La conversation entre toi et toi-même peut enfin s’engager, rythmée par les effluves de la cuisine, le cliquetis des couverts, l’écho de l’atmosphère
Fin de notre tour du monde. Te voilà au restaurant et passée l’entrée, passée la gêne, tu t’es installé.e . Je parie un bon dîner que tu auras choisi le comptoir. Qui pourrait t’en vouloir ? Au resto, le comptoir est la meilleure invention qui soit après l’ouverture des cuisines : d’ailleurs, les deux vont très bien ensemble et sont les grands copains du mangeur solitaire. Du comptoir, on a droit au spectacle, on peut choisir de poser son regard dans son assiette ou de le promener sur les cuisiniers et on est peut-être même unis secrètement à son voisin par les liens sacrés et invisibles du « club des mangeurs solitaires». L’expression n’est pas de moi (crois-moi, je le regrette) mais tirée du génial podcast belge «Salade Tout», animé par les journalistes Axelle Minne et Elisabeth Debourse. Au début de cet épisode, elles inventent ce fameux club des mangeurs solitaires où chacun, façon réunion des AA, décrit son expérience du manger seul. Il y a les traumatisés de la cantine, ceux qui n’ont toujours pas digéré le premier repas bricolé le soir de l’emménagement dans un premier studio… Et à un moment, cette question pertinente soulevée par Axelle Minne : « Je me demande quand même si on est vraiment seul quand on mange seul.e ? Je sais pas vous mais moi j’ai la fourchette dans une main, le téléphone dans l’autre, parfois je cale un livre sous mon coude ou sur le bord de l’assiette ». Avouons-le, elle a raison. C’est valable chez soi ; encore plus au resto où la tentation est grande de tromper son monde (et les dîneurs dont on craint le jugement) en se plongeant dans son téléphone. Dîner seul dehors, c’est agréable. Assumer… ça viendra.
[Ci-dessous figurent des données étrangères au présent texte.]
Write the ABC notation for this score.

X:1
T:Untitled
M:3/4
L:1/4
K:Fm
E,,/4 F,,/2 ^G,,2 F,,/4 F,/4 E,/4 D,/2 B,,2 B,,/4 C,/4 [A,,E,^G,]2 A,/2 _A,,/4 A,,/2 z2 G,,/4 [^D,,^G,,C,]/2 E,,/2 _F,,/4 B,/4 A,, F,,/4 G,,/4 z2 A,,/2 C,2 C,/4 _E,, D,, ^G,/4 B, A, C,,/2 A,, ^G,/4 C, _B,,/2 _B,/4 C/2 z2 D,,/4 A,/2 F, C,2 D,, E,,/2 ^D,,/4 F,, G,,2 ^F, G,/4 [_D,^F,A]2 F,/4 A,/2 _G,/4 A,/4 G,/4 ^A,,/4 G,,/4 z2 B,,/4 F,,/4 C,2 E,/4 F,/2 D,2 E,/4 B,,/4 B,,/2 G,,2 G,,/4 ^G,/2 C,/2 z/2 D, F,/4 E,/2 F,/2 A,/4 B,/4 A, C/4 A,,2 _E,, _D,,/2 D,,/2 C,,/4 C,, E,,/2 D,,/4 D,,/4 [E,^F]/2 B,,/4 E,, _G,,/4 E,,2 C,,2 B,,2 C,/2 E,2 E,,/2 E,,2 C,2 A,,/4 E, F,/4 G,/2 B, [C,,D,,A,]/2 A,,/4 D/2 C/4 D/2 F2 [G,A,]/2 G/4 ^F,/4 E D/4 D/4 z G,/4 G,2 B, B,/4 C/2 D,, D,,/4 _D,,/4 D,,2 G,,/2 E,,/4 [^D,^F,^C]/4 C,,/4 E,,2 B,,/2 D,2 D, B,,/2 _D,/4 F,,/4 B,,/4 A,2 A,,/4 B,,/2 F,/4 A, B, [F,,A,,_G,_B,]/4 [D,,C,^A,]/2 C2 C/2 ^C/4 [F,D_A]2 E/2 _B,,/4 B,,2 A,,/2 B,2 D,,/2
Commence par revenir au réel : l’assiette devant toi, la cuisine que tu as choisi ce soir, ce ramen dont tu peux t’éclabousser sans aucun commentaire, ce dessert que tu ne vas pas partager… Ils le méritent bien. Sinon, tu ne serais pas là. Ce n’est pas le hasard qui t’a propulsé seul à ce comptoir mais une décision, une envie, un instinct – quelque chose qu’il serait déloyal de vouloir trahir. Il s’agirait maintenant d’arrêter
de se dérober, d’accepter ce face-à-face. Mieux encore, de goûter au plaisir de manger seul. Tu verras, de la gêne à la joie, il n’y a qu’une fourchette. Redresse-toi, lâche ton portable, ton livre, ta peur du vide, tout ce qui peut diluer ce plaisir. La conversation entre toi et toi-même peut enfin s’engager, rythmée par les effluves de la cuisine, le cliquetis des couverts, l’écho de l’atmosphère. Et cette dernière bouchée, tu sais, la meilleure, celle qu’on laisse parfois par une bizarre politesse quand on partage son plat… Cette dernière bouchée, elle est pour toi.